PROVIDED MATERIAL →
----------
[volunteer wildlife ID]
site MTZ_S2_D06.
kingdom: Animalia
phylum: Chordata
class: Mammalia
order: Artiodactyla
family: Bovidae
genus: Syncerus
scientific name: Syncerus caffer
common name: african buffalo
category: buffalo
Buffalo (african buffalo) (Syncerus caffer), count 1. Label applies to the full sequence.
----------
PROBLEM → With no line omitted, copy all the data exactly.

FINAL ANSWER →
[volunteer wildlife ID]
site MTZ_S2_D06.
kingdom: Animalia
phylum: Chordata
class: Mammalia
order: Artiodactyla
family: Bovidae
genus: Syncerus
scientific name: Syncerus caffer
common name: african buffalo
category: buffalo
Buffalo (african buffalo) (Syncerus caffer), count 1. Label applies to the full sequence.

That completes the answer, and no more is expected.